Saved data entries:
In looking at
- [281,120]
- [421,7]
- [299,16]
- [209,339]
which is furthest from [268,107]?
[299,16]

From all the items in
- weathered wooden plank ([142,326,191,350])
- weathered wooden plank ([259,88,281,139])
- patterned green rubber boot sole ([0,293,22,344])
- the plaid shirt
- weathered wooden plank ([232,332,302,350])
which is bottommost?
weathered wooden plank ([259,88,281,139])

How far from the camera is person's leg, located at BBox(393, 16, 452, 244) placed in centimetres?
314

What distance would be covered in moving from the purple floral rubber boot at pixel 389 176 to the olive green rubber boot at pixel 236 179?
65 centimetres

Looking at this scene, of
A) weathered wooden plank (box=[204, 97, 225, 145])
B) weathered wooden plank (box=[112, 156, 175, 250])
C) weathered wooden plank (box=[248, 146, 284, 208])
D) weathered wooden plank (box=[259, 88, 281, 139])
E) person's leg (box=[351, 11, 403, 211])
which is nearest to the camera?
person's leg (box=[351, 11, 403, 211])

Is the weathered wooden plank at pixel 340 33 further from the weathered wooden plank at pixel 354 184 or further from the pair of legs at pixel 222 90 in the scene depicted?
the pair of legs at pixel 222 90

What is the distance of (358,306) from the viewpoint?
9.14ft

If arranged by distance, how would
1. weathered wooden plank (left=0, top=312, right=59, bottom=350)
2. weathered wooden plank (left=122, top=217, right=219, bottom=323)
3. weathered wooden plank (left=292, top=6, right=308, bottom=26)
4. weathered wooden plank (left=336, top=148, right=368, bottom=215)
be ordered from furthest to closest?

* REQUIRED WORK *
Copy all of the rows above, character for character, with nothing changed, added, or left out.

* THE ANSWER *
In looking at
- [281,120]
- [421,7]
- [299,16]
- [209,339]
which is furthest from [268,107]?
[299,16]

From all the items in
- weathered wooden plank ([142,326,191,350])
- weathered wooden plank ([259,88,281,139])
- patterned green rubber boot sole ([0,293,22,344])
- the plaid shirt
- weathered wooden plank ([232,332,302,350])
which is bottommost?
weathered wooden plank ([259,88,281,139])

How far from the camera is person's leg, located at BBox(393, 16, 452, 244) placed in centimetres?
314

What distance would be covered in moving from the purple floral rubber boot at pixel 389 176 to the olive green rubber boot at pixel 236 179?
65 centimetres

Looking at this scene, of
A) weathered wooden plank (box=[204, 97, 225, 145])
B) weathered wooden plank (box=[112, 156, 175, 250])
C) weathered wooden plank (box=[248, 146, 284, 208])
D) weathered wooden plank (box=[259, 88, 281, 139])
E) person's leg (box=[351, 11, 403, 211])
which is nearest to the camera?
person's leg (box=[351, 11, 403, 211])

Is the weathered wooden plank at pixel 340 33 further from the weathered wooden plank at pixel 354 184 or further from the pair of legs at pixel 222 90 in the scene depicted?
the pair of legs at pixel 222 90

What is the distance of (358,306) from the viewpoint?
9.14ft

If arranged by distance, how would
1. weathered wooden plank (left=0, top=312, right=59, bottom=350)
2. weathered wooden plank (left=122, top=217, right=219, bottom=323)
3. weathered wooden plank (left=292, top=6, right=308, bottom=26)
4. weathered wooden plank (left=336, top=148, right=368, bottom=215)
be ordered from furthest to closest?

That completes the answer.